Time, cuyos editores adivinaban una historia de éxitos cuando la leían en los diarios de la mañana, se había lanzado sobre el asunto de los derechos civiles en el incidente del «St. Gregory». Su contacto local, integrante del personal del

States-Item de Nueva Orleáns, fue puesto sobre aviso y se le ordenó que reuniera todos los antecedentes que pudiera en el ambiente local. Habían telefoneado al jefe del

Time, en Houston, la noche anterior, poco antes de que una edición temprana del

Herald Tribune diera la noticia en Nueva York; y el jefe de la agencia de Houston había tomado el avión de las primeras horas de la mañana para Nueva Orleáns.

Ahora ambos hombres estaban conferenciando a puerta cerrada con Herbie Chandler, el jefe de botones, en una pequeña habitación del piso principal, vagamente conocida como oficina de Prensa. Tenía pocos muebles: un escritorio, teléfono y una percha. El hombre de Houston, en razón de su importancia, ocupaba la única silla.
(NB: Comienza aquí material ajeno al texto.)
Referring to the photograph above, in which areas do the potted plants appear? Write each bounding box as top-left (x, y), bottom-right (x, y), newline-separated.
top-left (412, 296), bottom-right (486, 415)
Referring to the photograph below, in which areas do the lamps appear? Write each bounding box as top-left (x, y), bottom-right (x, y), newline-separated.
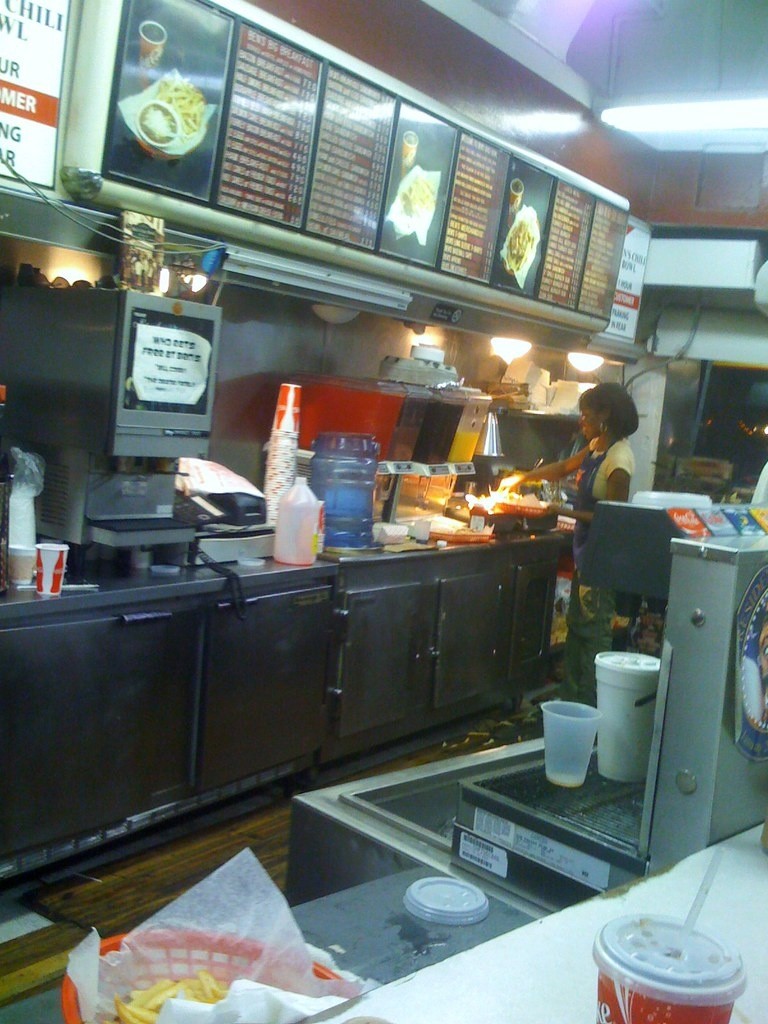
top-left (668, 360), bottom-right (701, 376)
top-left (567, 352), bottom-right (604, 373)
top-left (594, 84), bottom-right (768, 132)
top-left (491, 336), bottom-right (532, 358)
top-left (311, 304), bottom-right (359, 325)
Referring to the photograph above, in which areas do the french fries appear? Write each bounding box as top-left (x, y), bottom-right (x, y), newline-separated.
top-left (153, 76), bottom-right (205, 136)
top-left (507, 219), bottom-right (533, 271)
top-left (407, 175), bottom-right (435, 210)
top-left (112, 971), bottom-right (230, 1024)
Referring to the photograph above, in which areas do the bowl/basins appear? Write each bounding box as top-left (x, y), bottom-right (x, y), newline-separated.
top-left (138, 99), bottom-right (182, 146)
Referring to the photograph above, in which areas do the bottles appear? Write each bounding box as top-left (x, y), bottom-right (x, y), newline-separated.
top-left (311, 434), bottom-right (379, 548)
top-left (470, 504), bottom-right (485, 532)
top-left (272, 475), bottom-right (320, 567)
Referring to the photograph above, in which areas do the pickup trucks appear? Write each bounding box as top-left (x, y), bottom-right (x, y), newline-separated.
top-left (660, 436), bottom-right (732, 490)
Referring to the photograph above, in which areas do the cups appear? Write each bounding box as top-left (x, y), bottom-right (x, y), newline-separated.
top-left (263, 384), bottom-right (326, 555)
top-left (541, 700), bottom-right (603, 787)
top-left (415, 521), bottom-right (431, 544)
top-left (34, 543), bottom-right (69, 598)
top-left (508, 178), bottom-right (524, 229)
top-left (138, 19), bottom-right (166, 86)
top-left (594, 650), bottom-right (661, 781)
top-left (401, 131), bottom-right (419, 177)
top-left (593, 913), bottom-right (748, 1024)
top-left (9, 544), bottom-right (37, 585)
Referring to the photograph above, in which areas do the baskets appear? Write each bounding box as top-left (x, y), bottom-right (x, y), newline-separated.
top-left (495, 501), bottom-right (545, 520)
top-left (429, 531), bottom-right (492, 542)
top-left (59, 928), bottom-right (363, 1024)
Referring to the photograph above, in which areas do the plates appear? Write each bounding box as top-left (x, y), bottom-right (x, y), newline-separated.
top-left (504, 219), bottom-right (540, 274)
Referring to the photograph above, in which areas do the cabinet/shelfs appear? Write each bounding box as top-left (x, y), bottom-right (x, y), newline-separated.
top-left (1, 539), bottom-right (562, 882)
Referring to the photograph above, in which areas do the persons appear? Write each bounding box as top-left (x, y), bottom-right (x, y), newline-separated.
top-left (498, 382), bottom-right (639, 706)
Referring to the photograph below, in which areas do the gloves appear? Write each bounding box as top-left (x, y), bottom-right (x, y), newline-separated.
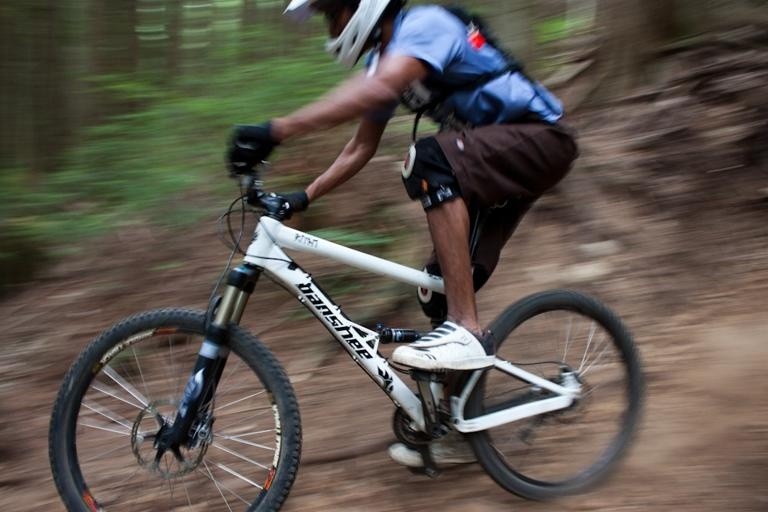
top-left (245, 186), bottom-right (310, 223)
top-left (223, 117), bottom-right (277, 179)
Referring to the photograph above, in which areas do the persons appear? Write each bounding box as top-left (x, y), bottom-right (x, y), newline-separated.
top-left (223, 0), bottom-right (581, 467)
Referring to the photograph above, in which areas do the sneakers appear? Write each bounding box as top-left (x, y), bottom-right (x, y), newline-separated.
top-left (387, 412), bottom-right (483, 467)
top-left (392, 318), bottom-right (497, 372)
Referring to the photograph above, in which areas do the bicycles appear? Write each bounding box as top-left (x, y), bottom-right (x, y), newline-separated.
top-left (46, 125), bottom-right (647, 512)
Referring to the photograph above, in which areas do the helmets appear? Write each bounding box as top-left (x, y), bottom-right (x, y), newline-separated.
top-left (280, 0), bottom-right (391, 72)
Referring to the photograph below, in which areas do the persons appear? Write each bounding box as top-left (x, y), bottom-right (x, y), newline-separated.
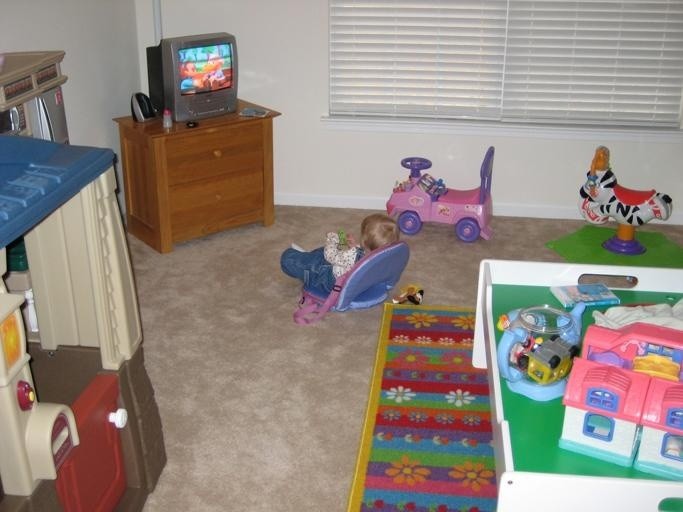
top-left (280, 213), bottom-right (398, 296)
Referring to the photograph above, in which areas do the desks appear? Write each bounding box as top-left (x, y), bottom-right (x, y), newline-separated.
top-left (472, 258), bottom-right (678, 512)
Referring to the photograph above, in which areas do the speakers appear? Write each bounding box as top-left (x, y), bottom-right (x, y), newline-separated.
top-left (131, 92), bottom-right (156, 122)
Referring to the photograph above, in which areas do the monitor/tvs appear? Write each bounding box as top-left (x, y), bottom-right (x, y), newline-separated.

Chandler, respetuosamente, conocedor de la liberalidad del

Time con aquellos que le facilitaban el camino, estaba proporcionando las noticias que acababa de recoger.

—He averiguado lo que pasa en la reunión de odontólogos. Están encerrándose más herméticamente que un tambor. Le han dicho al camarero principal del piso que nadie puede entrar, excepto los miembros; ni siquiera las esposas, y tienen gente propia en la puerta, controlando los nombres. Antes de que comience la reunión, todo el personal del hotel tiene que marcharse y las puertas se cerrarán con llave.

El jefe de Houston asintió. Era un joven vehemente llamado Quaratone, que ya había entrevistado al presidente de los dentistas, doctor Ingram. El informe del jefe de botones confirmaba lo que había sabido.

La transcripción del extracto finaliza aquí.